The aerodynamics of small natural flyers such as insects and birds have been a research topic of interest in the past decades [1,2,3,4]. The abilities of natural flyers to perform different tasks under varying flight conditions with high maneuverability are a source of inspiration for the development of micro air vehicles [5,6,7,8,9]. At low Reynolds numbers ($Re<100$), flapping wings can operate more efficiently than rotating wings while also providing a higher average lift coefficient $C_L$ [10,11]. Flapping wings have the capability to increase the lift and thrust production with respect to fixed wings by creating and controlling large-scale unsteady vortical flow structures. The unsteady aerodynamic phenomena that give rise to the exceptional flight characteristics of flapping wing flyers are very susceptible to slight changes of the kinematics within the flapping cycle. Previous studies have captured and mapped the wing kinematics of low Reynolds number flyers in order to replicate the complex motion of the wings and getting a better understanding of the resulting aerodynamic forces [12,13,14].

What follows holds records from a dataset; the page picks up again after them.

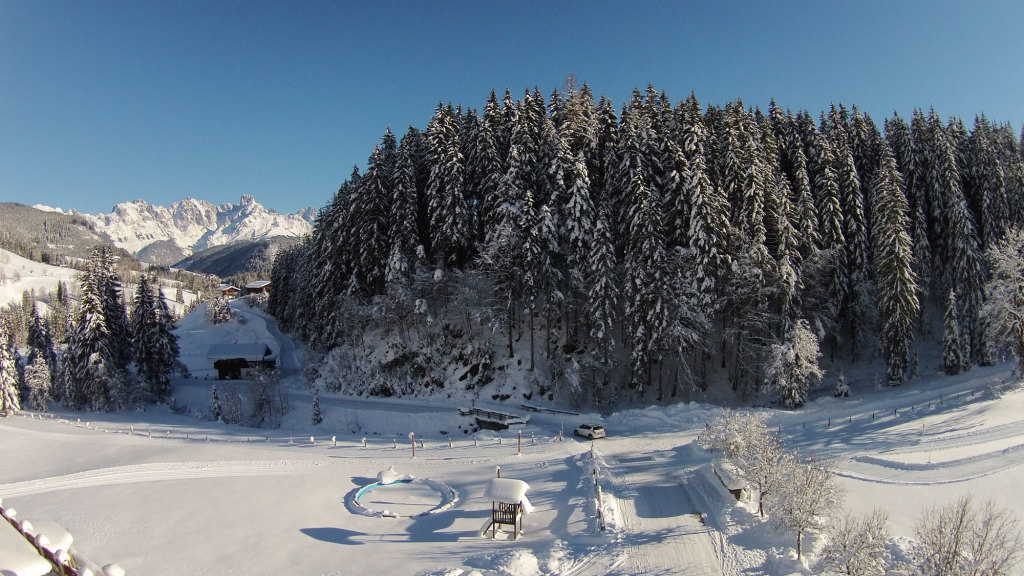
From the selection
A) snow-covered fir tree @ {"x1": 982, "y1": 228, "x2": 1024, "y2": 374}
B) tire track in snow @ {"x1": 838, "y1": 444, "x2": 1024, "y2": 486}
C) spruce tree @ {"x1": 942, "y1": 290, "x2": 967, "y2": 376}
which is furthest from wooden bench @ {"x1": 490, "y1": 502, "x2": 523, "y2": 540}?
spruce tree @ {"x1": 942, "y1": 290, "x2": 967, "y2": 376}

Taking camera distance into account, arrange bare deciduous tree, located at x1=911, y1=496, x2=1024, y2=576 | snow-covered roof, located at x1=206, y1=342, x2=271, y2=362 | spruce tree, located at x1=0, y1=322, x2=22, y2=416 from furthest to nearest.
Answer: snow-covered roof, located at x1=206, y1=342, x2=271, y2=362 < spruce tree, located at x1=0, y1=322, x2=22, y2=416 < bare deciduous tree, located at x1=911, y1=496, x2=1024, y2=576

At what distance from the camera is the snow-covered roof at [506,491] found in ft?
56.0

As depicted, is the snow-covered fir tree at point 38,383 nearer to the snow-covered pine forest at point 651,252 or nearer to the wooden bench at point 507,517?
the snow-covered pine forest at point 651,252

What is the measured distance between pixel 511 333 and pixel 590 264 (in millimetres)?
10211

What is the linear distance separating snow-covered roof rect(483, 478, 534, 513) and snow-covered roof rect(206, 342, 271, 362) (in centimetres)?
6038

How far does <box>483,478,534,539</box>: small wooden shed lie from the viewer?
56.2ft

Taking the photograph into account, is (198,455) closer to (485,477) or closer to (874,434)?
(485,477)

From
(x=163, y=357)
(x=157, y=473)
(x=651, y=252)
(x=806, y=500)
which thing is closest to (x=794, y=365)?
(x=651, y=252)

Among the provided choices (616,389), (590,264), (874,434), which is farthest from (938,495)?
(590,264)

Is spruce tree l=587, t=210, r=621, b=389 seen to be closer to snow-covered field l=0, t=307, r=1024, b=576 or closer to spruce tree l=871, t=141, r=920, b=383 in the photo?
snow-covered field l=0, t=307, r=1024, b=576

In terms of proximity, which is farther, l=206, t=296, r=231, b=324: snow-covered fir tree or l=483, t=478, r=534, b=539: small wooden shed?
l=206, t=296, r=231, b=324: snow-covered fir tree

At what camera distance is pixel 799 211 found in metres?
46.1

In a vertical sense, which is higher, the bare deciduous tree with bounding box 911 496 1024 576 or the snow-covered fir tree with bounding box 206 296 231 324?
the snow-covered fir tree with bounding box 206 296 231 324

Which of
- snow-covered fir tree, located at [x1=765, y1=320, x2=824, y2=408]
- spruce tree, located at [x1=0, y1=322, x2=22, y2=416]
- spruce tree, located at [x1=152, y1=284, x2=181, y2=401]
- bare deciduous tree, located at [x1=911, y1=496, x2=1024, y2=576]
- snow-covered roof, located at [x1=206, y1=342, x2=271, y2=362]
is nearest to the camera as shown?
bare deciduous tree, located at [x1=911, y1=496, x2=1024, y2=576]
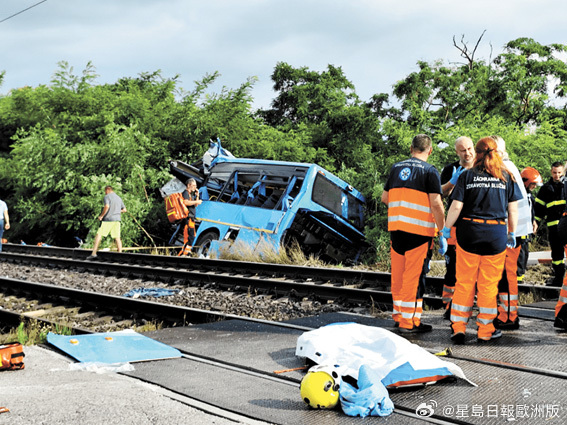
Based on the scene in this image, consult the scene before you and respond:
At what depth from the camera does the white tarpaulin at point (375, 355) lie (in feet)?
13.5

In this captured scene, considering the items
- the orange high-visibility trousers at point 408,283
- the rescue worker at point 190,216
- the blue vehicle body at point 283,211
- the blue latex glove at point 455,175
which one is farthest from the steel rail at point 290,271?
the orange high-visibility trousers at point 408,283

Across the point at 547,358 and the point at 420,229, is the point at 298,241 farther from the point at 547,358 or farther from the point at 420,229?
the point at 547,358

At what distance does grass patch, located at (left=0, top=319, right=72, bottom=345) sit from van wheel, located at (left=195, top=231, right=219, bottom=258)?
7299 millimetres

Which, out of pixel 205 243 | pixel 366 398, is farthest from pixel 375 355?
pixel 205 243

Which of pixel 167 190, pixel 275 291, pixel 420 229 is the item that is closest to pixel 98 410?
pixel 420 229

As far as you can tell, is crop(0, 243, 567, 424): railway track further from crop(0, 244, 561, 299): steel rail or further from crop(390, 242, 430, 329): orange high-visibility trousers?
crop(390, 242, 430, 329): orange high-visibility trousers

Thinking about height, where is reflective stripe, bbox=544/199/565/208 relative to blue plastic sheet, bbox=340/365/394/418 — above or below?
above

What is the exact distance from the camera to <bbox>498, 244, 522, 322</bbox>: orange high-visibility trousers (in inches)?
236

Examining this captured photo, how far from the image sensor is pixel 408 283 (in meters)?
5.80

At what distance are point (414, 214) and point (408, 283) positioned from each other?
26.9 inches

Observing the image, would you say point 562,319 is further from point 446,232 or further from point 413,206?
point 413,206

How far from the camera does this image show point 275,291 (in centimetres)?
921

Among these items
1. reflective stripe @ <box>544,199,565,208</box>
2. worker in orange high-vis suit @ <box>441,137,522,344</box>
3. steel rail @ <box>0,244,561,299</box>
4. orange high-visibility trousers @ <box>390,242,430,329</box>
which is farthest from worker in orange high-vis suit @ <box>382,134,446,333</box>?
reflective stripe @ <box>544,199,565,208</box>

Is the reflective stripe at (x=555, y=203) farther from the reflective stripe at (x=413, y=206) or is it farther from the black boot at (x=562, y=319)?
the reflective stripe at (x=413, y=206)
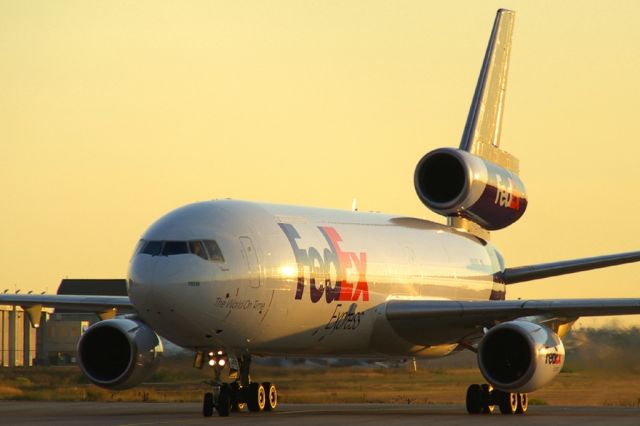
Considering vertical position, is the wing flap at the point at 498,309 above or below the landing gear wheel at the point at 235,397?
above

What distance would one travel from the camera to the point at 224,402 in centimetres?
2561

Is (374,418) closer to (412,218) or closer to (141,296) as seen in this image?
(141,296)

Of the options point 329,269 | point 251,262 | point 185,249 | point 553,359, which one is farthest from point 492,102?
point 185,249

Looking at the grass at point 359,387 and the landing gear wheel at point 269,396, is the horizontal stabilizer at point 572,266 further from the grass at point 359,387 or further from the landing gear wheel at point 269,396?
the landing gear wheel at point 269,396

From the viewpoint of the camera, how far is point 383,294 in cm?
2983

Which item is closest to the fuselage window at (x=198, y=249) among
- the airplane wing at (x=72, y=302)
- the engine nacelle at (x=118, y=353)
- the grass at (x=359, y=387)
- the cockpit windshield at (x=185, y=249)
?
the cockpit windshield at (x=185, y=249)

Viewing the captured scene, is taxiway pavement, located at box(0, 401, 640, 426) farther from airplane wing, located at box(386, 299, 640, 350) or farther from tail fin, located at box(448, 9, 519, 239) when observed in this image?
tail fin, located at box(448, 9, 519, 239)

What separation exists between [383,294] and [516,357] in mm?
3326

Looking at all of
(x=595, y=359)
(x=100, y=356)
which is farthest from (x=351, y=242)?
(x=595, y=359)

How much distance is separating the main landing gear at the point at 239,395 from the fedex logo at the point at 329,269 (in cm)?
194

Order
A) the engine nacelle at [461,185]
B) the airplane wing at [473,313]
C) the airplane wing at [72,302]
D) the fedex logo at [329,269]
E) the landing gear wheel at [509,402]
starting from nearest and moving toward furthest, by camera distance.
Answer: the fedex logo at [329,269] < the airplane wing at [473,313] < the landing gear wheel at [509,402] < the airplane wing at [72,302] < the engine nacelle at [461,185]

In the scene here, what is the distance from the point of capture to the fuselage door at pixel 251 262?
83.5 feet

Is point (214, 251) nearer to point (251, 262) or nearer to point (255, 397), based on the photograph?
point (251, 262)

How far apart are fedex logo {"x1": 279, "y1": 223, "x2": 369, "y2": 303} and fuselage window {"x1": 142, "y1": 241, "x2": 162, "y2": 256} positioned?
9.97 feet
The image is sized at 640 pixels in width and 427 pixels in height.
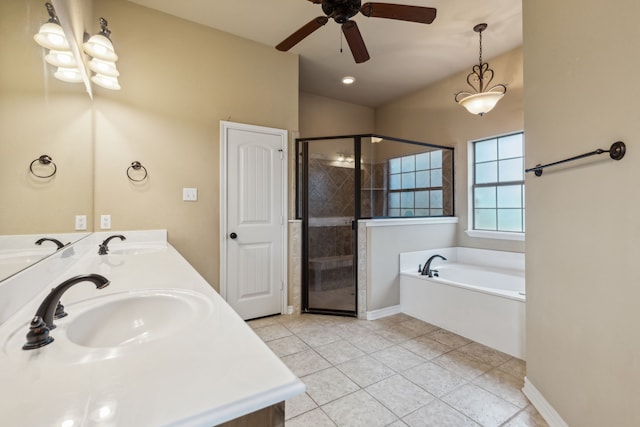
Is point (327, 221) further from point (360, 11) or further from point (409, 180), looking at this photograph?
point (360, 11)

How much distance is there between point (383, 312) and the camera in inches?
126

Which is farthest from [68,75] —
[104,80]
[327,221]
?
[327,221]

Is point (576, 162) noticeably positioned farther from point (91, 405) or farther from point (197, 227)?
point (197, 227)

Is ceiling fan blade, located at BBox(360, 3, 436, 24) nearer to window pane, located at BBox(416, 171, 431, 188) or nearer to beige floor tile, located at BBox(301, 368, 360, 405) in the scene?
window pane, located at BBox(416, 171, 431, 188)

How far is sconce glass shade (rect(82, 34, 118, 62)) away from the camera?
1.90m

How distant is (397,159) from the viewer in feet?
12.0

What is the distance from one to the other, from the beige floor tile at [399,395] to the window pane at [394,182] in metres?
2.21

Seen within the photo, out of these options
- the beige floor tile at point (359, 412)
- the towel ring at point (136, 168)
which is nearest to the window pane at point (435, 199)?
the beige floor tile at point (359, 412)

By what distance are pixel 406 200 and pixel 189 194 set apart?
2.55 meters

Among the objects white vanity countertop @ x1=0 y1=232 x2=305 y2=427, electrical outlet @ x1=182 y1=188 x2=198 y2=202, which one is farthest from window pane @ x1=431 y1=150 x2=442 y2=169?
white vanity countertop @ x1=0 y1=232 x2=305 y2=427

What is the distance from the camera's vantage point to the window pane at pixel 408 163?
3744mm

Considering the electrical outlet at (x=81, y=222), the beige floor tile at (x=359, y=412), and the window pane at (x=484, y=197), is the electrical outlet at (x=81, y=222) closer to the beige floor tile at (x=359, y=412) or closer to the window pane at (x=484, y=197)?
the beige floor tile at (x=359, y=412)

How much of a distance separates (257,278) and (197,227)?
0.83m

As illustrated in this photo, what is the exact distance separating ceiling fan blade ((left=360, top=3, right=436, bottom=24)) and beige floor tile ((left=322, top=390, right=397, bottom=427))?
2.42m
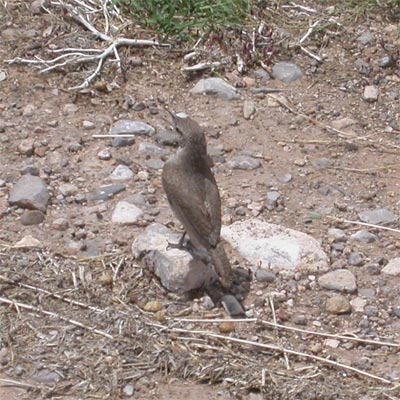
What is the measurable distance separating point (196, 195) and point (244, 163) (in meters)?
1.19

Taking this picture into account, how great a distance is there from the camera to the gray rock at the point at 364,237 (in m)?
7.17

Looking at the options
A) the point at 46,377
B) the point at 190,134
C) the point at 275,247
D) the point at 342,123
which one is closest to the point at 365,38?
the point at 342,123

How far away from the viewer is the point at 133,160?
7.80 metres

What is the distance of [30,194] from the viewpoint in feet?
23.9

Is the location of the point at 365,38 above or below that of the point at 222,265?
below

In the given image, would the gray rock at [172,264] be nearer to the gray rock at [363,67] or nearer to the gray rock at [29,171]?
the gray rock at [29,171]

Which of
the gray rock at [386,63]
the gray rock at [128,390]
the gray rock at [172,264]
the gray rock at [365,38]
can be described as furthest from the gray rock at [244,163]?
the gray rock at [128,390]

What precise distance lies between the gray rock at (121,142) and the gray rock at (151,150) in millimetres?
79

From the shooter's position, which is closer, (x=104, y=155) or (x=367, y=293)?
(x=367, y=293)

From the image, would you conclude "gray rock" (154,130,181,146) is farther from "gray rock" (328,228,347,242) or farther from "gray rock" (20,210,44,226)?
"gray rock" (328,228,347,242)

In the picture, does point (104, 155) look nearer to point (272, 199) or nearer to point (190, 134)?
point (190, 134)

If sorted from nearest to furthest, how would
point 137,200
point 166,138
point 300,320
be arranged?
1. point 300,320
2. point 137,200
3. point 166,138

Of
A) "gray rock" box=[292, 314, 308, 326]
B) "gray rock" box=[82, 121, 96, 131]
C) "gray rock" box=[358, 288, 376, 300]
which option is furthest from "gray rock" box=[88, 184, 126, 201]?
"gray rock" box=[358, 288, 376, 300]

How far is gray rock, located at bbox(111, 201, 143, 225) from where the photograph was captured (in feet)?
23.4
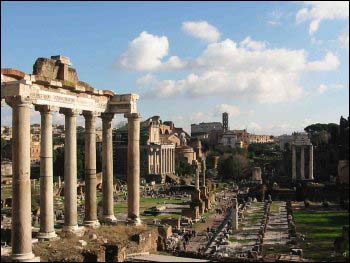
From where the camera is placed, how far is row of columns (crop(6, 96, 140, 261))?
1286 centimetres

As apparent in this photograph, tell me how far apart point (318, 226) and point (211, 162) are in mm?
76866

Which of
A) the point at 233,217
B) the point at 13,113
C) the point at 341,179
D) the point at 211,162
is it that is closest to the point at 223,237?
the point at 233,217

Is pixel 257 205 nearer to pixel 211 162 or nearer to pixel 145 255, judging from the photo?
pixel 145 255

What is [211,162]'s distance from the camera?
366 ft

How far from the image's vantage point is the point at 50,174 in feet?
50.9

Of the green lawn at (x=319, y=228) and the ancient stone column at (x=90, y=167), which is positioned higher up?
the ancient stone column at (x=90, y=167)

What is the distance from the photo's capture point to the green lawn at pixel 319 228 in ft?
82.5

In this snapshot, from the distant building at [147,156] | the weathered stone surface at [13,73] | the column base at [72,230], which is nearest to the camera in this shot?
the weathered stone surface at [13,73]

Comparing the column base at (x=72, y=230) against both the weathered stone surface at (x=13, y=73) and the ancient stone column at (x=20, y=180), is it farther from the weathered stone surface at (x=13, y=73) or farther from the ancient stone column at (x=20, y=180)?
the weathered stone surface at (x=13, y=73)

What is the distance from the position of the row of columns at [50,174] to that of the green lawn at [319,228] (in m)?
9.77

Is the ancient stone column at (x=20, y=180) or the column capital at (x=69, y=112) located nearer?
the ancient stone column at (x=20, y=180)

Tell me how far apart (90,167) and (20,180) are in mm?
5287

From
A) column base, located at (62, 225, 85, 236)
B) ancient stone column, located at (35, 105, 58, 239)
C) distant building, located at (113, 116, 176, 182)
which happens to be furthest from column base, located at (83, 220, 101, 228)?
distant building, located at (113, 116, 176, 182)

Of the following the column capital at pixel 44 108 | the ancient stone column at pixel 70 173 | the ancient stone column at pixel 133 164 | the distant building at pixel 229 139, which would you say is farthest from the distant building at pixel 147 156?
the column capital at pixel 44 108
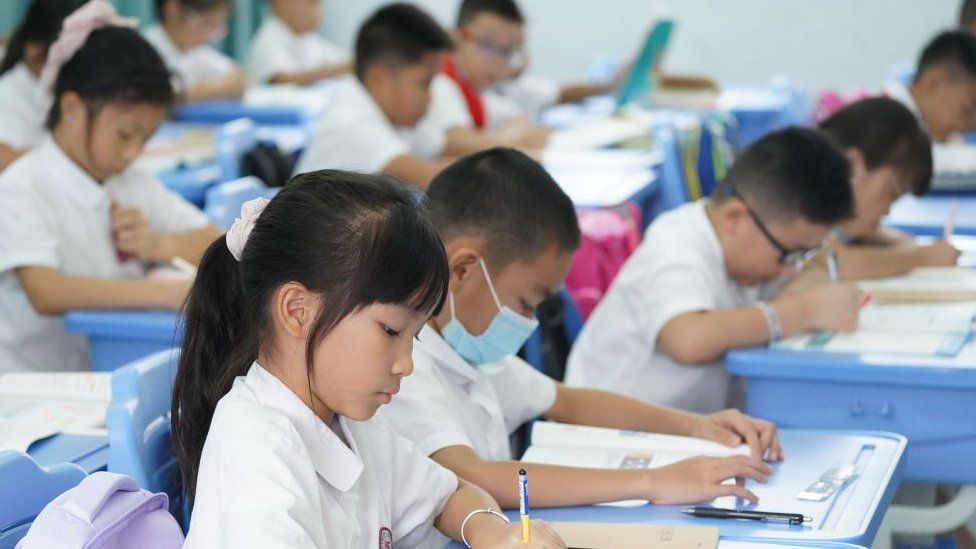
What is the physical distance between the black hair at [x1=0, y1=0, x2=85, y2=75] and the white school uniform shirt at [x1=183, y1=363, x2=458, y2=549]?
191 cm

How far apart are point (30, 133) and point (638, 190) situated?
1.66 meters

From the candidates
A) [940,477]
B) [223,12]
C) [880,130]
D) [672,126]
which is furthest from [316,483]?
[223,12]

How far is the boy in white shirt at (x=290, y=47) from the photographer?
6.15 metres

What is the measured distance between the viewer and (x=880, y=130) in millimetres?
2752

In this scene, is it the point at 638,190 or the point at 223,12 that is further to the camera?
the point at 223,12

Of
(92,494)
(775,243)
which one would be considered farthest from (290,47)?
(92,494)

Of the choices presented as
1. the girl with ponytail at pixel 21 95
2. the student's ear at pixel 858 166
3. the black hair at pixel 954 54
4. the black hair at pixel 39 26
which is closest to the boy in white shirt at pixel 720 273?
the student's ear at pixel 858 166

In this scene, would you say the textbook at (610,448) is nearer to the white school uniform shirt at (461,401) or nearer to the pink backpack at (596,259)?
the white school uniform shirt at (461,401)

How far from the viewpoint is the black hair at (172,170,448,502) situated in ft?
4.14

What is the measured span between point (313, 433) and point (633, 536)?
0.39 meters

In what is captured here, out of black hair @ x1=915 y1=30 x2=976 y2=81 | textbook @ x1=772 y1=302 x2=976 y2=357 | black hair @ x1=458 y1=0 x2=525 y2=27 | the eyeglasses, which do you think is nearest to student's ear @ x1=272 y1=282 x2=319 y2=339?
textbook @ x1=772 y1=302 x2=976 y2=357

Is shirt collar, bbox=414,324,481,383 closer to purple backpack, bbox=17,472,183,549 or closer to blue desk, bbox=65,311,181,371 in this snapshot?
purple backpack, bbox=17,472,183,549

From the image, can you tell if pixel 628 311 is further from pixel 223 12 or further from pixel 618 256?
pixel 223 12

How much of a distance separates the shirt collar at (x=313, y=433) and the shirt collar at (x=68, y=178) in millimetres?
1367
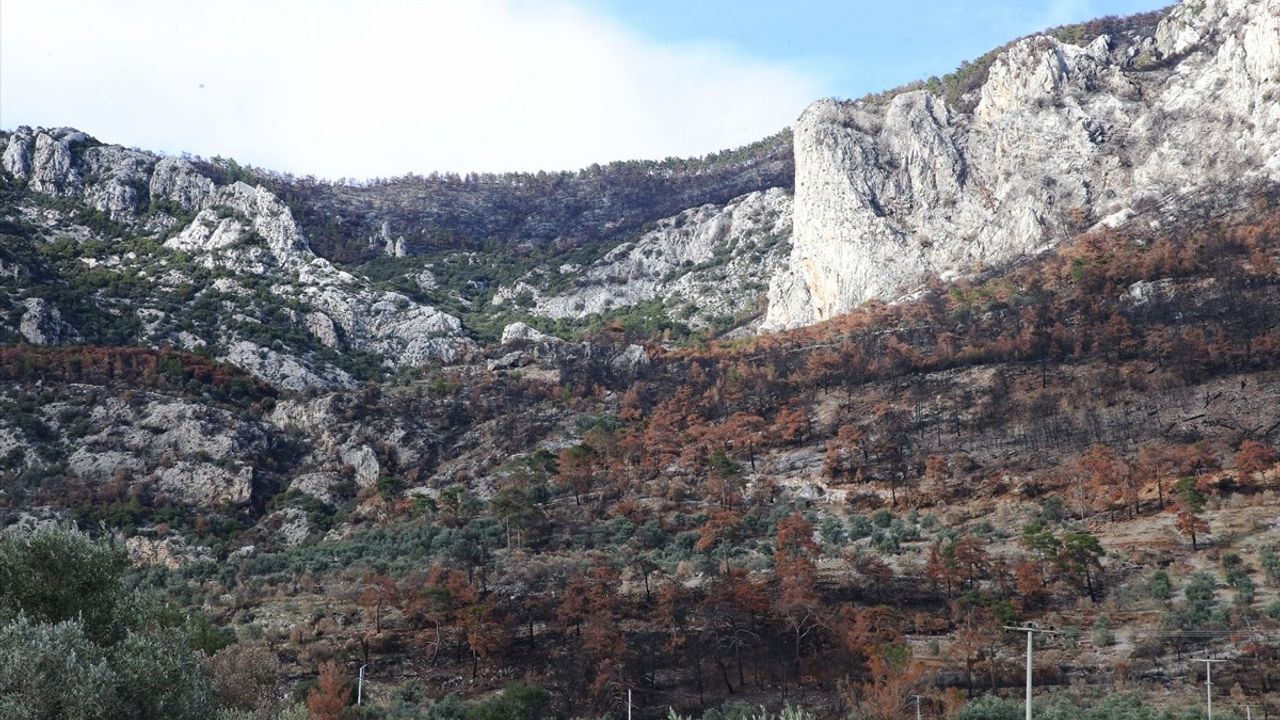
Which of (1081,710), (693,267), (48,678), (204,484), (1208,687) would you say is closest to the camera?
(48,678)

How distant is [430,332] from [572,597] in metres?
67.0

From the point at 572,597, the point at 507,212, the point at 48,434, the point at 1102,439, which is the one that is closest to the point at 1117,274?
the point at 1102,439

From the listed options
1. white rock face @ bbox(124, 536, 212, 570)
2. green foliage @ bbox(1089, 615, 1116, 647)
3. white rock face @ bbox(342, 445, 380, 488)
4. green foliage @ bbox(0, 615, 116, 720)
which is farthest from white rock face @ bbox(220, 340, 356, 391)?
green foliage @ bbox(0, 615, 116, 720)

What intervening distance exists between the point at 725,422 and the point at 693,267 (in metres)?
61.3

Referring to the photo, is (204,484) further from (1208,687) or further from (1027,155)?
(1027,155)

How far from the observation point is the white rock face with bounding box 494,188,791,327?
124688 millimetres

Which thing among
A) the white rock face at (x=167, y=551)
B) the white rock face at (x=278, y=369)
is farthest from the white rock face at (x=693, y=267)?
the white rock face at (x=167, y=551)

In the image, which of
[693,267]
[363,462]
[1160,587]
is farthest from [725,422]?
[693,267]

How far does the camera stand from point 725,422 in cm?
7544

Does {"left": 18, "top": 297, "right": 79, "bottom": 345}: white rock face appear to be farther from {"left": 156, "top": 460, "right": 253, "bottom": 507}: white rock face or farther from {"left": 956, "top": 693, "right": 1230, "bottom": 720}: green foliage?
{"left": 956, "top": 693, "right": 1230, "bottom": 720}: green foliage

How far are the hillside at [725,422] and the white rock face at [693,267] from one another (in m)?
0.55

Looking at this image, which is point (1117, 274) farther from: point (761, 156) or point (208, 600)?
point (761, 156)

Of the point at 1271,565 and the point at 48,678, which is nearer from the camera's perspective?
the point at 48,678

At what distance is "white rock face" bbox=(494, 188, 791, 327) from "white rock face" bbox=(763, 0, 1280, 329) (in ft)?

Several lift- and thrust-producing mechanisms in flapping wing flight utilizing the formation and shedding of vortices have been identified. The delayed stall and the formation of the leading edge vortex are the main contributors to the remarkable performance of nature’s flyers. Due to the high angle of attack of the wings during the wing stroke, a shear layer separates at the leading edge, which feeds a leading edge coherent vortex that stays attached to the wing for a substantial portion of the wing’s flapping cycle [15,16]. This bound vortex creates a stable low pressure region atop the suction side of the wing, contributing to the wing’s lift, but also inducing a drag penalty. Once the vortex has accumulated its maximum circulation, it separates from the shear layer and moves away from the wing, and its influence on the aerodynamic loads diminishes quickly. In hovering fight, the wings move back and forth in a symmetric way. At the end of a half stroke, front- or back-stroke, the wing rotates and can move back into the wake it created on the previous half stroke. This wing-wake interaction, commonly referred to as wake capture, is another unsteady mechanism that flapping wing insects rely on to recuperate some of the wake energy from the previously shed vorticity to increase their efficiency and lift performance [1,17,18,19].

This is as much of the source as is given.